WHAT THE TASK ASKS: Carry on the article about the influenza pandemic in Uganda, picking up right after its final sentence.

EXCERPT PROVIDED:

==============================

When influenza pandemic claimed 25,000 lives in Uganda

A patient arrives at Mengo Hospital in the early 1900s. The founder, Dr Albert Cook, had influence on the decisions taken to fight the influenza outbreak. FILE PHOTO

As Uganda recovered from the ravages of the 1900 to 1910 sleeping sickness pandemic, the country underwent another wave of the influenza pandemic.

It was brought to the country by travellers coming from the eastern coast of Kenya. This was the first negative import of the Uganda Railway.

The first reports of the illness came on September 23, 1918, when Indian conscripts from Bombay arrived in the port of Mombasa sick with influenza.

These infected soldiers then travelled along the Uganda Railway, mobilising for war, and spreading the disease along this route.

“At the same time, migrant labourers and people traveling to find food during the famine exacerbated the spread of the epidemic. Within nine weeks of its introduction, influenza struck every district in Kenya, reaching even sparsely populated, outlying regions,” according to the Uganda Protectorate Annual Medical and Sanitary Report of 1919.

==============================

RECORD EXCERPTS:
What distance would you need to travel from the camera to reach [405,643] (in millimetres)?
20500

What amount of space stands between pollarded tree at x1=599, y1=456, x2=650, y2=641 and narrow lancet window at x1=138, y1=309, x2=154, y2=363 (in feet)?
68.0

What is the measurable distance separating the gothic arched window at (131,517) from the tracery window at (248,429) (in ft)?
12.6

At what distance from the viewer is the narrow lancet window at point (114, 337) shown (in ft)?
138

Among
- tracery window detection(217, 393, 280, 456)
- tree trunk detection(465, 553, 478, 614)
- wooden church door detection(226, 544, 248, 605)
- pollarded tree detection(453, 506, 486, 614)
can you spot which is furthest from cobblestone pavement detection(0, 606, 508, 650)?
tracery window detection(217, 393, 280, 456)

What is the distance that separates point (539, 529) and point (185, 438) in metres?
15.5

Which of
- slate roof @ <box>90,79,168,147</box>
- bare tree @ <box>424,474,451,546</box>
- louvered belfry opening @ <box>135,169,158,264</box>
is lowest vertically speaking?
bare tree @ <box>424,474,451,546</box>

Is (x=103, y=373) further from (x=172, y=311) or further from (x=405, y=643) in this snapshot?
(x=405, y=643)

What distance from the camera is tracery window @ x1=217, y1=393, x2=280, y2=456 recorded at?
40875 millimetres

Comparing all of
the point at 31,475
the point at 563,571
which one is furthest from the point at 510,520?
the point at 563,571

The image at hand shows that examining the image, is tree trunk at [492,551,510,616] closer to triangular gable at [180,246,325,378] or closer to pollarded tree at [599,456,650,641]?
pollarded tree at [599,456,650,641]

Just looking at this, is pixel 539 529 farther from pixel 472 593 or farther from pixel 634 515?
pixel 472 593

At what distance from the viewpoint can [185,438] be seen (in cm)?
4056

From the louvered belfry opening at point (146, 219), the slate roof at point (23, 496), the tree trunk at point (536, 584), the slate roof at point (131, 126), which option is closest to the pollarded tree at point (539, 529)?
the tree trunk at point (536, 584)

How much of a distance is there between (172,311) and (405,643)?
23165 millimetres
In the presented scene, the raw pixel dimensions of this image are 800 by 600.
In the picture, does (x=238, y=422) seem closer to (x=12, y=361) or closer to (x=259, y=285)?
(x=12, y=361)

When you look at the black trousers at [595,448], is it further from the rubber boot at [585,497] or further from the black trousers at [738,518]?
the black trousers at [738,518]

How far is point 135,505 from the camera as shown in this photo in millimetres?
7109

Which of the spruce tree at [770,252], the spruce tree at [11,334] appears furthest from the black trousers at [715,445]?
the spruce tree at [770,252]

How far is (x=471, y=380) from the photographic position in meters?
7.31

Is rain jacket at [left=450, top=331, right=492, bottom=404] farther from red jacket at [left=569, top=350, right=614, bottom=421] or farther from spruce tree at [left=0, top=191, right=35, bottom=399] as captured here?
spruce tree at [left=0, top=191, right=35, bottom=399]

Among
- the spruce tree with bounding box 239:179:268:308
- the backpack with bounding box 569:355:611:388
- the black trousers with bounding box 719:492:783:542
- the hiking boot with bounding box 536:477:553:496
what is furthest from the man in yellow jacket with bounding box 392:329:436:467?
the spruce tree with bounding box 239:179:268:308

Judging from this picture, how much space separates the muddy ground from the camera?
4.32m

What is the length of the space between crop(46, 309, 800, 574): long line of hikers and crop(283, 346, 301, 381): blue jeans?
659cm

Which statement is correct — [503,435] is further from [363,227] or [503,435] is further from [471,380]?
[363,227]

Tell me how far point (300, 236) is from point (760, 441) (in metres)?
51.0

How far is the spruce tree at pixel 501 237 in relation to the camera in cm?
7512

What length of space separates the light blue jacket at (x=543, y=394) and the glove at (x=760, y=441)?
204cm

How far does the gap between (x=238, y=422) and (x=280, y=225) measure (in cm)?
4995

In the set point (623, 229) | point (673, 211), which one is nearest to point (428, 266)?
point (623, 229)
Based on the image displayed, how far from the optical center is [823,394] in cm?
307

==============================

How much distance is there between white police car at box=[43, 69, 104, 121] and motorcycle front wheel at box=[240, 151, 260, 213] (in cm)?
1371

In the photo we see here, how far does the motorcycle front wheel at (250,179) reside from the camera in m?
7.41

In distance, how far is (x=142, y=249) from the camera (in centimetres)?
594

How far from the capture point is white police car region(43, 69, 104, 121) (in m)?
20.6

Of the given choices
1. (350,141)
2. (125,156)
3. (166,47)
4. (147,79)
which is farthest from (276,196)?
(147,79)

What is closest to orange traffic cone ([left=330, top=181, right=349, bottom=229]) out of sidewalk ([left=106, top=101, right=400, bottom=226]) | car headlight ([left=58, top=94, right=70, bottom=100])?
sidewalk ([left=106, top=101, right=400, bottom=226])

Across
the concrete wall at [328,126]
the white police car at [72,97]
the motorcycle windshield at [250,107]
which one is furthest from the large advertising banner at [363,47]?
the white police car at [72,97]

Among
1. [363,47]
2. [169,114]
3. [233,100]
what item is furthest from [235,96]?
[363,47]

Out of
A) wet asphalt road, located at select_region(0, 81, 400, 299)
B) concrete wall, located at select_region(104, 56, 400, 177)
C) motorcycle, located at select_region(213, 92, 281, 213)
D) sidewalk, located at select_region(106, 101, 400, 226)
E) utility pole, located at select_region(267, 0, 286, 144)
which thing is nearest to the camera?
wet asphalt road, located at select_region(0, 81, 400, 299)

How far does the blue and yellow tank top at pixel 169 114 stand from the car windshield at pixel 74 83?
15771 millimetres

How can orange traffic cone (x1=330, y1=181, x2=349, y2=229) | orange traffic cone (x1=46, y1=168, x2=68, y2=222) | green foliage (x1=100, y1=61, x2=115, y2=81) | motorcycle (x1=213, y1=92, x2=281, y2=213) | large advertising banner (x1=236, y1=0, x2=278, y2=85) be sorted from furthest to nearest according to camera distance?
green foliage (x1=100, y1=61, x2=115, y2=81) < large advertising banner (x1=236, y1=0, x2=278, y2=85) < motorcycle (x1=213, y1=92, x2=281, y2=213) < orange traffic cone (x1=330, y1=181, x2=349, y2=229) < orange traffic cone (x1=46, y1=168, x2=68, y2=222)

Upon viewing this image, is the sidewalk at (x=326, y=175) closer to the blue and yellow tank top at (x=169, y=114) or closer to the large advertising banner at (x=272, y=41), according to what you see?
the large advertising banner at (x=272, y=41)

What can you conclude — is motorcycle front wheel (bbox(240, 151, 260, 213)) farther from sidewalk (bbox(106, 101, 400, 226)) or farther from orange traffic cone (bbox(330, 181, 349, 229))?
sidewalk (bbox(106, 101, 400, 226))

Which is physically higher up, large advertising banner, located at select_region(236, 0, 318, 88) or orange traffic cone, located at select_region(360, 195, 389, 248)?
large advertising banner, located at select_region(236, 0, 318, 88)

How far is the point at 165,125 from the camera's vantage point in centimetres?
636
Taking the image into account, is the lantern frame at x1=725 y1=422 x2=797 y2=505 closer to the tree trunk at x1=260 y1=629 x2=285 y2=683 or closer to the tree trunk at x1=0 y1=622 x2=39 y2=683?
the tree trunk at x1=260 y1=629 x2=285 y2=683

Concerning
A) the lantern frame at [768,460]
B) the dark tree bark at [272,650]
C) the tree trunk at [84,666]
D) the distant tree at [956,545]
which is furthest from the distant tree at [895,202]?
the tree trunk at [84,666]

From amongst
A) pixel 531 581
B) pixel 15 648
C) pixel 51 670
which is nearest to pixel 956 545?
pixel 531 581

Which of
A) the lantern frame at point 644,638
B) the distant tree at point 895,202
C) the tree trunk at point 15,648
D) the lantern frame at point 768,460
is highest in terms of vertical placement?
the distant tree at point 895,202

==============================

REPLY TO THE EXERCISE:
The influenza spread rapidly along the Uganda Railway, throughout the Uganda Protectorate from late October to December 1918.

The colonial authorities struggled to contain the pandemic with no success. It suddenly ended as it had started. Most of the victims were Africans staying in urban centres.

The 1919 medical report describes the pandemic as a “true influenza.” According to the report, the victims had a few days to fight the dieses once they acquired it.

“It had a short course of about three to four days and it was frequently fatal. Those infected experienced a rapid onset of symptoms, including sore throat, cough, chills, intense body ache and feelings of tightness in the chest,” the report says.

Unlike Covid-19 that is wreaking havoc, especially among the older people, majority of victims of the 1918 influenza pandemic were the young and middle-aged.

This was a huge setback on the economic policies of the day as the victims constituted the backbone of the colonial administration’s labour force.

The 1919 medical report says the influenza in just a few months between October 1918 and June 1919 claimed more than 25,000 people.
“Judging from reports, it appears that the Uganda Protectorate suffered as much as any other part of Africa,” the report says.

Administrative response
Despite its high mortality rate, the influenza did not take centre stage in the government’s plans. A less deadly venereal disease outbreak was given more attention and combating it shaped public health policies of the time.

The response to the outbreak was determined by its impact on the political and economic context, not its mortality rates.
Prior to the outbreak, both the colonial and local administrations were concerned more about the health, depopulation and reproduction of the Ugandans.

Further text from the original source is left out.